**Selected passage**.
POLITICS

EPA asked to review sand mining permits

Lee Bergquist
Milwaukee Journal Sentinel
This is an aerial view of a northwestern Wisconsin frac sand mining operation.

An environmental group filed a petition with federal regulators this week objecting to the Department of Natural Resources’ approval of an air permit for sand mining facilities in western Wisconsin because the group said the DNR’s analysis fell short of federal requirements.

Midwest Environmental Advocates, an environmental law firm, asked the U.S. Environmental Protection Agency to reject air permits for Superior Silica Sands, Fort Worth, Texas, because the state allowed the company to expand operations without evaluating the potential of emissions of ultrafine air particles.

The air particles can cause respiratory and heart problems. MEA said the air permit approved by the Department of Natural Resources violates the federal Clean Air Act.

**Data section**.
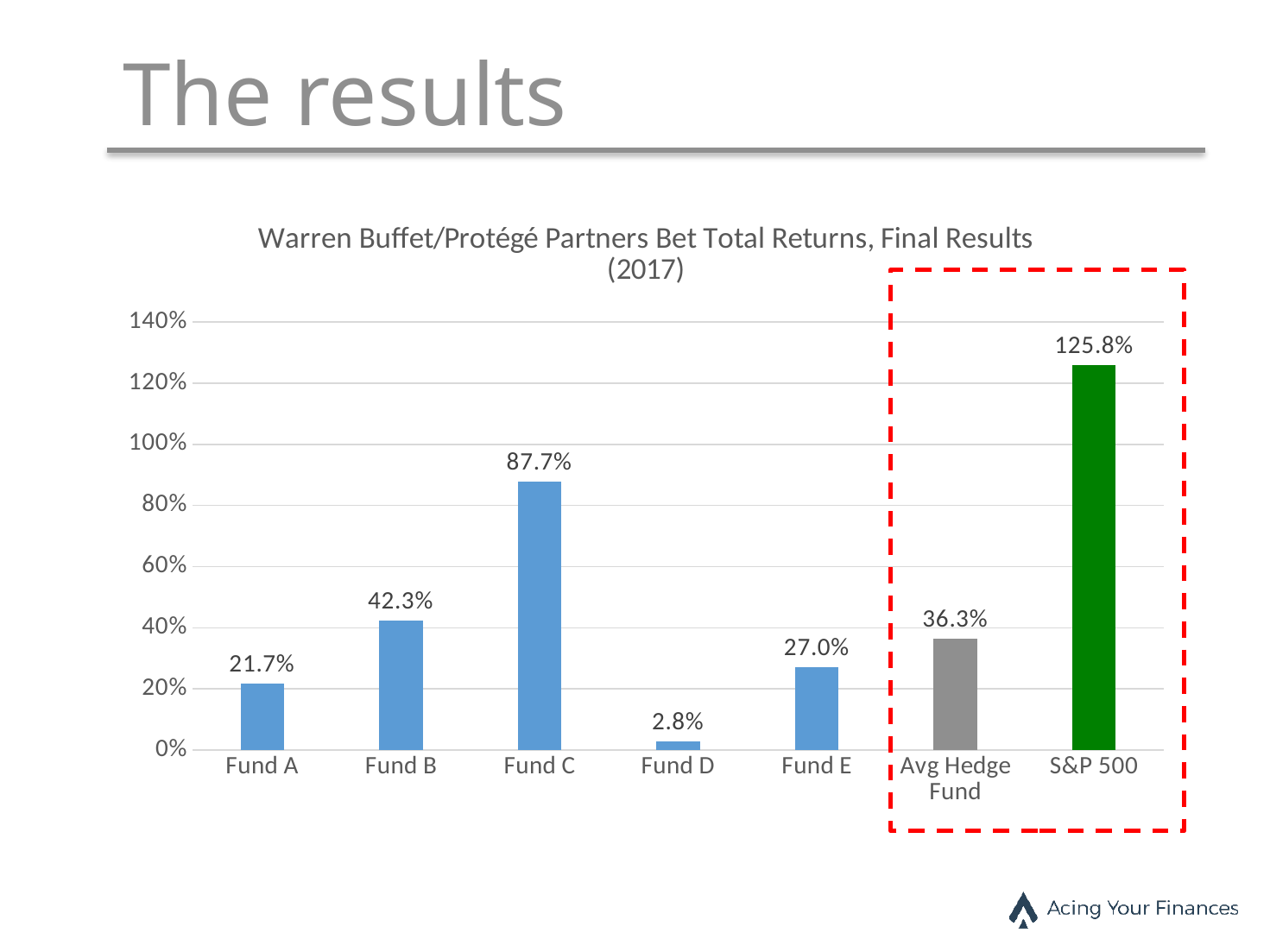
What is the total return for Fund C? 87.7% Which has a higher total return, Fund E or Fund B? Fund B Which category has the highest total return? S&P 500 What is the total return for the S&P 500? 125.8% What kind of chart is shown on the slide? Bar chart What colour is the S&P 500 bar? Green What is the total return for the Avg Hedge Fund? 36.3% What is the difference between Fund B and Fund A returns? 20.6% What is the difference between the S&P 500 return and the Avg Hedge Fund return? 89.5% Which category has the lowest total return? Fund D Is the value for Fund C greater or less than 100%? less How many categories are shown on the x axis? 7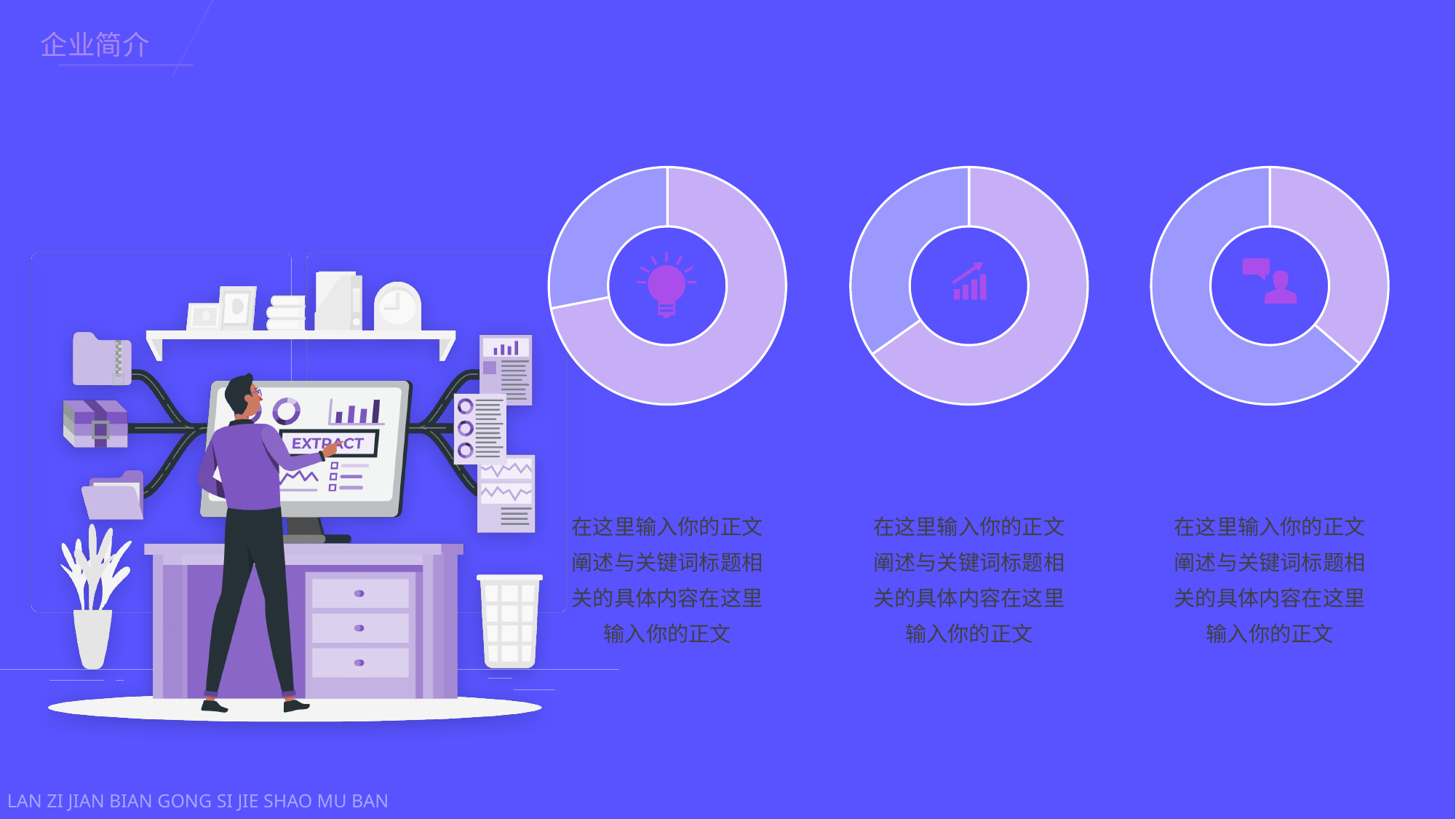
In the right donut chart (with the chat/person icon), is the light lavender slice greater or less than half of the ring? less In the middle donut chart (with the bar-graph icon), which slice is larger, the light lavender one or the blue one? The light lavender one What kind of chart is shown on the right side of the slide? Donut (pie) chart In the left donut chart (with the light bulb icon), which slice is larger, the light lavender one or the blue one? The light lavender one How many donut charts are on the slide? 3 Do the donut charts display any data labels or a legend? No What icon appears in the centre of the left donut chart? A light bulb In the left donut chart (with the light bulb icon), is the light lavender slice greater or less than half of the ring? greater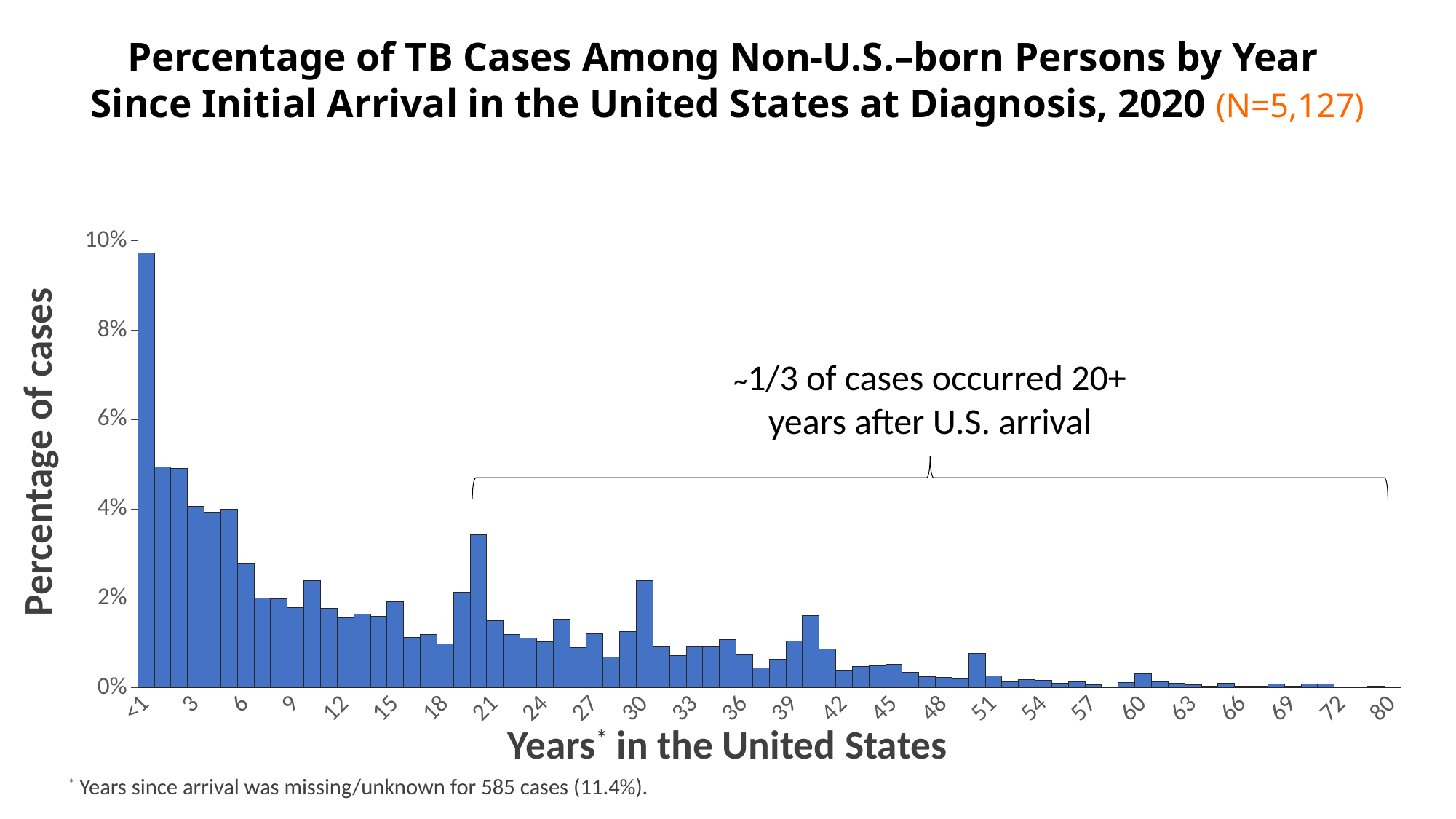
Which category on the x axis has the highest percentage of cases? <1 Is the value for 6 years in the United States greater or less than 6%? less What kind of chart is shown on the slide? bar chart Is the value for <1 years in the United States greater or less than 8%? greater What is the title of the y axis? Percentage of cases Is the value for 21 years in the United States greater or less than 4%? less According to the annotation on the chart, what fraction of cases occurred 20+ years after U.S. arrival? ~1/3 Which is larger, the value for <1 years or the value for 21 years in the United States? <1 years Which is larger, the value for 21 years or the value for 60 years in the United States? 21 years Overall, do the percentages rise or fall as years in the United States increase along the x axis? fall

**Directions**.
1 > In the sand mining permit article, which company's air permits did Midwest Environmental Advocates ask the EPA to reject?
2 > Carry on the article about the sand mining permits from the point where it stops.

**Responses to the exercise**.
1 > Superior Silica Sands, of Fort Worth, Texas.

2 >
The petition is the most recent action by the Madison-based group to highlight what it claims is a pattern of weak enforcement by the DNR on air and water pollution matters.

Among others, MEA is representing the Ho-Chunk Nation, which has trust land in sand mining regions.

MEA is questioning the DNR’s oversight of air permits of plants in Arland in Barron County and Clayton in Polk County, which refine sand used in the oil industry.

Sand mining plays a key role in hydraulic fracturing, or fracking — a process of drilling that uses sand, chemicals and water to extract oil that was once considered too difficult to tap.

The sand granules of western Wisconsin have the size and shape desired by the petroleum industry, and as fracking has grown, so has sand mining. The industry has retrenched with the drop in oil prices  — Superior Silica announced layoffs in March of 69 employees — but many industry experts are expecting a rebound. Superior is a unit of publicly traded Emerge Energy Services.

In its petition, MEA cited the DNR's approval of an air permit this summer for the plant in Arland. The EPA has objected to the DNR's review process to of sand particles that are are 2.5 microns and smaller. A human hair is about 70 microns.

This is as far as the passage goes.